Rows from a spatial reasoning dataset:
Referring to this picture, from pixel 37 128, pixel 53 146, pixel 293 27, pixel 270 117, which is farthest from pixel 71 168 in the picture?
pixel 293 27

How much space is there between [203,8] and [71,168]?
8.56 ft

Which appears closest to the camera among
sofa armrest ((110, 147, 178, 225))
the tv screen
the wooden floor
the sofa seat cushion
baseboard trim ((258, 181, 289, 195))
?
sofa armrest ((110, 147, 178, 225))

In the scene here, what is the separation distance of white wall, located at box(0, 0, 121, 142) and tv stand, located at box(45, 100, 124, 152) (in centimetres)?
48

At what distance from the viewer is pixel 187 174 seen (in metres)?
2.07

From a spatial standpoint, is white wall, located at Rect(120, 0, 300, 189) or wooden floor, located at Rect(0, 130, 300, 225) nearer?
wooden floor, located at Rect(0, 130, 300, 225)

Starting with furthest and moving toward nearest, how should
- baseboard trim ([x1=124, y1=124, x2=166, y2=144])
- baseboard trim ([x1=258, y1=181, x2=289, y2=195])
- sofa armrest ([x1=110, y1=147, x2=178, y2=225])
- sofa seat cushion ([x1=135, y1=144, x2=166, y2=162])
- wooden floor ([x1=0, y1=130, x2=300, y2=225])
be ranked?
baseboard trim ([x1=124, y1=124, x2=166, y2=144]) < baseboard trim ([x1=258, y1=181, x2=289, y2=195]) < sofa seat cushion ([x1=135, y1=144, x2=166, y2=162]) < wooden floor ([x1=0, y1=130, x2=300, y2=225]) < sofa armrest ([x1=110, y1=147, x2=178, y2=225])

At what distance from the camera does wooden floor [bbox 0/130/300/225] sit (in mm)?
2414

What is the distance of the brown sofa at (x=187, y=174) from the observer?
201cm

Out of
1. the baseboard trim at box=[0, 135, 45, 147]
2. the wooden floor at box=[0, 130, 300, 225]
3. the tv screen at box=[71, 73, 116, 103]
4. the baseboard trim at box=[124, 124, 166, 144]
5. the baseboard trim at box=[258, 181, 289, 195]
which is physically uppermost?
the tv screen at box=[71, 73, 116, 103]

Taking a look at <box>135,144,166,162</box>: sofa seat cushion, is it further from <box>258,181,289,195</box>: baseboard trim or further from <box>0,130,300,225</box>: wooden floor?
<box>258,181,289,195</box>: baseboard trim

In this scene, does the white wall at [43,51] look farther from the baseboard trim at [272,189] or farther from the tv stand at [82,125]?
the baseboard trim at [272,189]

What to produce :: Convert the rows from the line holding "Taking a look" through the end of the rows, inclusive, into a two-column CSV with the headers request and answer. Give one CSV line for each row, with its text and its answer each in a quoted field and any line breaks replaced by spaces.

Exercise output ::
request,answer
"Taking a look at <box>135,144,166,162</box>: sofa seat cushion, is it further from <box>258,181,289,195</box>: baseboard trim or further from <box>0,130,300,225</box>: wooden floor?","<box>258,181,289,195</box>: baseboard trim"
"In this scene, does the white wall at [43,51] look farther from the baseboard trim at [272,189] or farther from the tv stand at [82,125]?","the baseboard trim at [272,189]"